> WHAT TO WORK ON:
1. Check each statement against the Monero mining post and answer yes or no, quoting the words of the post that decide it: (a) Monero can be mined with a CPU; (b) the friend is expected to earn several dollars per day; (c) pools usually require at least 1 XMR before paying out.
2. Filter the listing, keeping every line that contains the string "cars".

> EXTRACT TO READ:

* BEGIN *

Hello Friend

My friend’s Mac is nearing its end

He’s already had it, the one in the picture above, for a couple of years, and the battery is starting to degrade among several other serious issues. Since it is nearing its end soon, in the time that it isn’t being used it could mine some cryptocurrency.

MacBooks are known for their subpar cooling systems as demonstrated in this video. We are going to set up this mac for mining Monero(XMR), a type of cryptocurrency that can be mined with a CPU. He is only going to earn a couple pennies per day, but it’s better than nothing. I don’t know how he’ll be able to sleep through the insane fan noise. Maybe he’ll have to run an extension cable to his closet.

Hello Friend

Disclaimer

You have been warned that there are risks such as damage to the computer keeping it at a high temperature for long periods of time.

It is barely profitable to do this on a laptop.

Pools usually have a minimum of 0.1 XMR payout, so it would take at least a couple of months to be able to withdraw the Monero if using a laptop.

Please do this at your own risk.

Installing xmrig

Open the terminal application on your mac and copy and paste the code below into it, step by step.

Install Homebrew, a package manager for macOS:

/bin/bash -c "$(curl -fsSL https://raw.githubusercontent.com/Homebrew/install/master/install.sh)"

Install the required dependencies with Homebrew:

brew install git cmake libuv libmicrohttpd openssl hwloc

Clone, or in other words, save the xmrig mining software to your computer with git:

git clone https://github.com/xmrig/xmrig.git

Make the build directory inside of the xmrig directory:

mkdir xmrig/build

Navigate into the build directory inside xmrig:

cd xmrig/build

Build the program with cmake, then make:

cmake .. -DOPENSSL_ROOT_DIR=/usr/local/opt/openssl

make -j$(sysctl -n hw.logicalcpu)

* END *

> ENTRIES PROVIDED:
* BEGIN *

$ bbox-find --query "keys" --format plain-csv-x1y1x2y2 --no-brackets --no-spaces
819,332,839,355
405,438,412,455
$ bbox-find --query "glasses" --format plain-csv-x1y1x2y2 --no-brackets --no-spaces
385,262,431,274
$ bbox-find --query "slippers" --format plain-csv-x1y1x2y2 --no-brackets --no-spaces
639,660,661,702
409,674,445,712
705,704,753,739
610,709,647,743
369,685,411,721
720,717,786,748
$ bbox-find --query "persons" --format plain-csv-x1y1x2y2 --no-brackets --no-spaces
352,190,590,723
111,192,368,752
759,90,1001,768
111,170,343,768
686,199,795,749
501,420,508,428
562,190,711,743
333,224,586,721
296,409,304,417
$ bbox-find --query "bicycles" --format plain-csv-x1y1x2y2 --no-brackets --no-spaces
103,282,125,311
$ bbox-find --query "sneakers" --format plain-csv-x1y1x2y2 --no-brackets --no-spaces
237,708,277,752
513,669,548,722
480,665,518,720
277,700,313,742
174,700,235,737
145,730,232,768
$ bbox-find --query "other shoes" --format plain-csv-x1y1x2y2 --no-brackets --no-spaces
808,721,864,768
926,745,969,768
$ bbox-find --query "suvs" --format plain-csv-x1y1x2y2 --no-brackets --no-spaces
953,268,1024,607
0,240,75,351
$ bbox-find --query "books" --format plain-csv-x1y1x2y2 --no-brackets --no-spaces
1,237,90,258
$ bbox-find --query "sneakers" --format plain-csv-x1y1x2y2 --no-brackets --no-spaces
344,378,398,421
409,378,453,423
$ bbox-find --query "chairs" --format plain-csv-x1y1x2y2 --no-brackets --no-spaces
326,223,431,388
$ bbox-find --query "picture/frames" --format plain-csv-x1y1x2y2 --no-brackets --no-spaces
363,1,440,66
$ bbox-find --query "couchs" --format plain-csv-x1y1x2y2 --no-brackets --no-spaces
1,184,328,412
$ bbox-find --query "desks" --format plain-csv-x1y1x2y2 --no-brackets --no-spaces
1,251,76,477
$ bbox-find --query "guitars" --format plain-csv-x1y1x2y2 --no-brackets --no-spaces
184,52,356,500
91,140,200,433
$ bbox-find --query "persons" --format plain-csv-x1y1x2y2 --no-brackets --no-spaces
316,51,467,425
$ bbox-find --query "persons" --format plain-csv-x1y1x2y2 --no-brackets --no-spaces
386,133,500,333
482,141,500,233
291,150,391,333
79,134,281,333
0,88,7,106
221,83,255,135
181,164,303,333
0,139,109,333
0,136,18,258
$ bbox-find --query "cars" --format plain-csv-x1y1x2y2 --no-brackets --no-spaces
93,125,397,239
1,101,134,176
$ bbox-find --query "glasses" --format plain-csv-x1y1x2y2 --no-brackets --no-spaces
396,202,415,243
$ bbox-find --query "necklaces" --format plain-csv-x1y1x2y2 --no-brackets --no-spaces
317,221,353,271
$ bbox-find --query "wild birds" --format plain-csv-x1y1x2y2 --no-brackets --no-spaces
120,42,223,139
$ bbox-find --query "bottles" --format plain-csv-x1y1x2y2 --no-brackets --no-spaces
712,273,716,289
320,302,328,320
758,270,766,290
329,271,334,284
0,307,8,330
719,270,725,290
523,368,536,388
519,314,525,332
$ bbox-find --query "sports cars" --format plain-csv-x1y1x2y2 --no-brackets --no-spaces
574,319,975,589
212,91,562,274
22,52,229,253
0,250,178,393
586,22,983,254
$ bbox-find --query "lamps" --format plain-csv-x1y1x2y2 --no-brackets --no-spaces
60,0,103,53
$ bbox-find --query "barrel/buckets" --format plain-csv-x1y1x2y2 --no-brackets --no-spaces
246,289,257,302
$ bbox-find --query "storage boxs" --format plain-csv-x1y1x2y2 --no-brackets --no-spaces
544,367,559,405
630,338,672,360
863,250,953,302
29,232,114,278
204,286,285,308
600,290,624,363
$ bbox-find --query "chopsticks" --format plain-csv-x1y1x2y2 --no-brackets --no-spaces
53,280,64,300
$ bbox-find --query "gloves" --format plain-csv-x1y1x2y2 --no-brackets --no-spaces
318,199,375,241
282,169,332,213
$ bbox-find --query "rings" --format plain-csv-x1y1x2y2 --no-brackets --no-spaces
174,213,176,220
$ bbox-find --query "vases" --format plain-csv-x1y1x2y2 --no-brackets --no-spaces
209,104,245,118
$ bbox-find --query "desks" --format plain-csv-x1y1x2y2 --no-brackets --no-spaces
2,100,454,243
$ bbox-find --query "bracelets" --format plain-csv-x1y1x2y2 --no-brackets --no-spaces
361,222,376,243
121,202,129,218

* END *
* BEGIN *

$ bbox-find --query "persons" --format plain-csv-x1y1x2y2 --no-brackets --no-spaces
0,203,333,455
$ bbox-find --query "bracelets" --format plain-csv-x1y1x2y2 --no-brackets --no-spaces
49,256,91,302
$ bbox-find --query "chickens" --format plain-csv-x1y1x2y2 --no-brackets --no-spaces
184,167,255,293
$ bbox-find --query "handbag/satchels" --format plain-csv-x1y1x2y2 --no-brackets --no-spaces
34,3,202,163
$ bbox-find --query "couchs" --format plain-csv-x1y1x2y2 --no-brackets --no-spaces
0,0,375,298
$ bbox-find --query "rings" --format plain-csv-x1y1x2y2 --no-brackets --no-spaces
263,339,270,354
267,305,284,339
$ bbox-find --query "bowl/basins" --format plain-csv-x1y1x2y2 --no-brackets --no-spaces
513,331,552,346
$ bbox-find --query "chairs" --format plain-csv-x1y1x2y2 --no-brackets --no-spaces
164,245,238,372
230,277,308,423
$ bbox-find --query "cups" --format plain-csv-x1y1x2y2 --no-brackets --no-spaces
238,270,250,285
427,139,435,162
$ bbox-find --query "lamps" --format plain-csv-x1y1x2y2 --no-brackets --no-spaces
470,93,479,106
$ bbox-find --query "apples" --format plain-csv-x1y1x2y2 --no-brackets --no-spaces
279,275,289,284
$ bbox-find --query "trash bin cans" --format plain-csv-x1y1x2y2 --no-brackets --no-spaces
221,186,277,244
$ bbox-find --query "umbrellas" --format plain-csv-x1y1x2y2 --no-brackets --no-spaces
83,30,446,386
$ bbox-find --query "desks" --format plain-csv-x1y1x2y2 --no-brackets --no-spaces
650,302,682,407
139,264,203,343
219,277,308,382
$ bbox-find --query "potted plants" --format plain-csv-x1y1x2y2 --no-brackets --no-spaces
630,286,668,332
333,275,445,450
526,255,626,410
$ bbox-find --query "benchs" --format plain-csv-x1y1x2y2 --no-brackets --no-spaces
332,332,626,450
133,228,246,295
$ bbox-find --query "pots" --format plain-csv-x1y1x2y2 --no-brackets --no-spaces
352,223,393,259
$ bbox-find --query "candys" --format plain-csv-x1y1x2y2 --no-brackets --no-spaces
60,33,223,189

* END *

> EXERCISE ANSWERS:
1.
(a) Yes: "a type of cryptocurrency that can be mined with a CPU."
(b) No: "He is only going to earn a couple pennies per day."
(c) No: "Pools usually have a minimum of 0.1 XMR payout."

2.
$ bbox-find --query "cars" --format plain-csv-x1y1x2y2 --no-brackets --no-spaces
$ bbox-find --query "sports cars" --format plain-csv-x1y1x2y2 --no-brackets --no-spaces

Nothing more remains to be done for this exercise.